- [Text provided]
*****
Tactically, it’s hard to imagine how they could have succeeded at emancipation without doing so. But the problem with these tactics—and here is where the right-wing critique comes in—is that they have taken on a life of their own and betrayed their original humanistic intentions. A dangerous tendency to essentialize categories of humanity, present in any form of identity politics, has become dominant. The woke Left now keeps pace with the Right in tokenizing minorities and imposing on them the burden of representation. In effect, it’s adopted the same reductionist categories of humanity from which identity politics originally sought emancipation. In so doing, the woke Left has swung the pendulum much too far away from the unum and toward the pluribus, threatening to fragment us into atoms and destroy our molecular bonds. The self-defeating logic of modern wokeness is what gives it its essentially performative quality. There is such a thing as substantive wokeness, but it’s an older tradition called liberalism.
At the same time as they’ve dehumanized those they seek to help, the woke Left has also dehumanized those they seek to oppose, with devastating political consequences. Woke Democrats terribly flatten the complexity of Trump supporters. Many seem to think that their own coalition is more sprawling and more diverse than the Right’s, but the right-wing coalition is every bit as sprawling and diverse as the Left’s. Trump’s supporters range from neo-Nazis to Chamber of Commerce conservatives to steelworkers to Asian-Americans to Cuban refugees and beyond. They grow our food, serve in our armed forces, fight our fires, rescue our animals, and save the lives of our children. Though the label certainly fits some, to call all these Trump supporters “white supremacists” robs the appellation of any real meaning.
*****
- [The data]
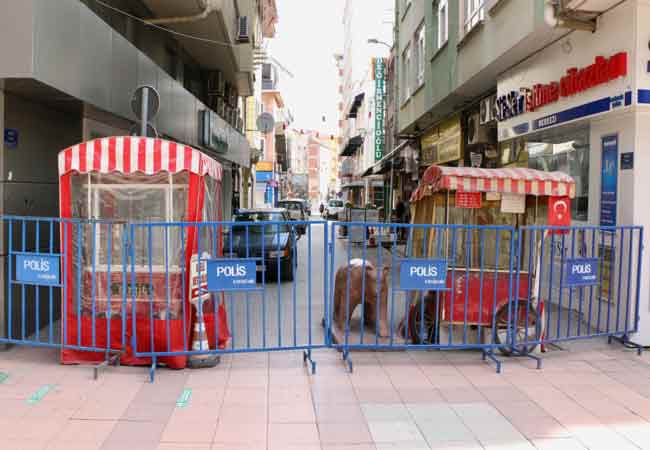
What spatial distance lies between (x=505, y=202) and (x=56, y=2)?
5.53 m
*****
- [Exercise set]
1 – In the passage about the woke Left, what older tradition is named as substantive wokeness?
2 – Using the passage about the woke Left, explain why it says calling all Trump supporters "white supremacists" is a mistake.
3 – Carry on the passage about the woke Left from its last sentence.

- [Answer list]
1 – Liberalism.

2 – Trump's supporters are a sprawling, diverse group, ranging from neo-Nazis to Chamber of Commerce conservatives, steelworkers, Asian-Americans and Cuban refugees. The label fits some of them, but applying it to all of them robs the word of any real meaning.

3 –
Where a competent political tactician would see and exploit the world of difference between a Ku Klux Klan member and a suburban soccer mom who isn’t sure systemic racism is a thing, the woke Left sees a white supremacist and a white supremacist-in-waiting. Instead of trying to see in three dimensions, or even two, the woke Left has collapsed the Trumpist canvas into its vanishing point. Its inability to see the full, complex humanity of its opponents is both cause and effect of its inability to see the full, complex humanity of those it wants most to help.
In addition to the Left’s betrayal of humanism, Republicans also rightly point to its impatience with the democratic process. All too often, Democrats try to dispense with the hard work of persuading the masses by turning to the courts or to technocrats. It’s only natural for the masses to infer that the Democrats find them revolting.
Since the Left’s turn to the courts has been ably covered elsewhere, I’ll focus on its preference for technocrats. The way the Democrats talk about climate change offers a good example of their reliance on expert shortcuts to the democratic process. As Democrats insist, the questions of whether the climate is changing and whether human beings are causing the change are properly scientific questions. That’s why I accept the scientific consensus that the answer to both questions is yes. But the question of what to do about human-induced climate change is not a scientific question; it’s a political one, because whatever response we choose will have implications for resource distribution, which is the very essence of politics. To modify a famous line by the Prussian military philosopher Carl von Clausewitz, it might be said that switching to renewable energy is the continuation of policy by other means.
When it comes to political questions in a democracy, the people are sovereign, not the experts. Democrats’ inability to distinguish between scientific and political questions casts doubt on their understanding of democracy. To be clear, I’m not advocating the abandonment of the concept of expertise or suggesting that we shouldn’t listen to experts, any more than I’d argue we should ignore generals and admirals when we make decisions about war. But our democracy has a tradition of civilian supremacy over the military for a reason, which is that war is a continuation of policy by other means. Indeed, our nation’s framework for civil-military relations offers a framework for civil-expert relations more broadly, but it’s not the framework that Democrats use.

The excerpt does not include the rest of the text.